This seems to be a common misunderstanding of ANTLR
:
Language Processing in ANTLR:
The Language Processing is done in two strictly separated phases:
- Lexing, i.e. partitioning the text into tokens
- Parsing, i.e. building a parse tree from the tokens
Since lexing must preceed parsing there is a consequence: The lexer is independent of the parser, the parser cannot influence lexing.
Lexing
Lexing in ANTLR works as following:
- all rules with uppercase first character are lexer rules
- the lexer starts at the beginning and tries to find a rule that matches best to the current input
- a best match is a match that has maximum length, i.e. the token that results from appending the next input character to the maximum length match is not matched by any lexer rule
- tokens are generated from matches:
- if one rule matches the maximum length match the corresponding token is pushed into the token stream
- if multiple rules match the maximum length match the first defined token in the grammar is pushed to the token stream
Example: What is wrong with your grammar
Your grammar has two rules that are critical:
FILEPATH: ('A'..'Z'|'a'..'z'|'0'..'9'|':'|'\'|'/'|' '|'-'|'_'|'.')+ ;
TITLE: ('A'..'Z'|'a'..'z'|' ')+ ;
Each match, that is matched by TITLE will also be matched by FILEPATH. And FILEPATH is defined before TITLE: So each token that you expect to be a title would be a FILEPATH.

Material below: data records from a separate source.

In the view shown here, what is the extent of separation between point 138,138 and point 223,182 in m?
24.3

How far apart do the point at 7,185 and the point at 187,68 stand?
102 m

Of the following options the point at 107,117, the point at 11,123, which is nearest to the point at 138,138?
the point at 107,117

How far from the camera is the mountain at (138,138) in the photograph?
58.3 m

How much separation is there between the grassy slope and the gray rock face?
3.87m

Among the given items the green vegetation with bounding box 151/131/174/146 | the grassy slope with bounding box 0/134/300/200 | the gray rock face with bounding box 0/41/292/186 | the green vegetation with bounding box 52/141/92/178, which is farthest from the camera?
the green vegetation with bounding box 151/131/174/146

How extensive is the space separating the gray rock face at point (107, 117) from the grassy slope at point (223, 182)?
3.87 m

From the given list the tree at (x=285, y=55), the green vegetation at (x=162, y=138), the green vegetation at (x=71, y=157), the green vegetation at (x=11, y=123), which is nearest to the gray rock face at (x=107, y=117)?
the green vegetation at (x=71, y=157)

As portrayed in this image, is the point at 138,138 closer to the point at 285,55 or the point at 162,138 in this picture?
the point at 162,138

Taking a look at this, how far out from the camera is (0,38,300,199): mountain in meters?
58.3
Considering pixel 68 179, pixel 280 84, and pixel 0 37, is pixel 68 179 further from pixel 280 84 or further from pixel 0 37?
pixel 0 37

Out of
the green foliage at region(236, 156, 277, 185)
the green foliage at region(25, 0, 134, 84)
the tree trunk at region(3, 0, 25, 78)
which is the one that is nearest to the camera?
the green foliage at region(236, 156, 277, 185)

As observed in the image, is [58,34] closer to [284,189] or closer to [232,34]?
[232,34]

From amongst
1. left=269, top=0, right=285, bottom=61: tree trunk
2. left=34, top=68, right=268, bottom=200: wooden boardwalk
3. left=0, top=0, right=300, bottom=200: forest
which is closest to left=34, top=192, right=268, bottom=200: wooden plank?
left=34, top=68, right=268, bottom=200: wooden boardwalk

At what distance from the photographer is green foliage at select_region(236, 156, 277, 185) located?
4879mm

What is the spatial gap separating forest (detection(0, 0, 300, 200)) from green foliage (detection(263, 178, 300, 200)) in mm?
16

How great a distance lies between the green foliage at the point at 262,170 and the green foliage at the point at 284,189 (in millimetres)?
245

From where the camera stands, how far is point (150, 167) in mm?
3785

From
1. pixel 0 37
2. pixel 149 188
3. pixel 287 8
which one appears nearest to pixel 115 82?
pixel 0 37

There are two hints for that:
- keep your lexer rules disjunct (no token should match a superset of another).
- if your tokens intentionally match the same strings, then put them into the right order (in your case this will be sufficient).
- if you need a parser driven lexer you have to change to another parser generator: PEG-Parsers or GLR-Parsers will do that (but of course this can produce other problems).